Score Distillation of Flow Matching Models
This resolves stability concerns and unifies acceleration techniques for text-to-image generation, though it is incremental as it adapts an existing distillation method to a related framework.
The paper tackled the problem of slow sampling in diffusion models by extending Score identity Distillation (SiD) to text-to-image flow-matching models, showing it works out of the box across models like SANA and SD3.5 without teacher finetuning, providing the first systematic evidence that score distillation applies broadly to flow matching.
Diffusion models achieve high-quality image generation but are limited by slow iterative sampling. Distillation methods alleviate this by enabling one- or few-step generation. Flow matching, originally introduced as a distinct framework, has since been shown to be theoretically equivalent to diffusion under Gaussian assumptions, raising the question of whether distillation techniques such as score distillation transfer directly.
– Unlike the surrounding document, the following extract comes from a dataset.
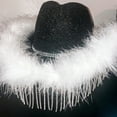 thumbnail image 6 of YUUZONE Woman Rhinestone Tassel Decors Cowgirl Hat Wide Brim Fedoras Hat for Photoshoots, 6 of 9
We provide a simple derivation -- based on Bayes' rule and conditional expectations -- that unifies Gaussian diffusion and flow matching without relying on ODE/SDE formulations. Building on this view, we extend Score identity Distillation (SiD) to pretrained text-to-image flow-matching models, including SANA, SD3-Medium, SD3.5-Medium/Large, and FLUX.1-dev, all with DiT backbones. Experiments show that, with only modest flow-matching- and DiT-specific adjustments, SiD works out of the box across these models, in both data-free and data-aided settings, without requiring teacher finetuning or architectural changes. This provides the first systematic evidence that score distillation applies broadly to text-to-image flow matching models, resolving prior concerns about stability and soundness and unifying acceleration techniques across diffusion- and flow-based generators. We will make the PyTorch implementation publicly available.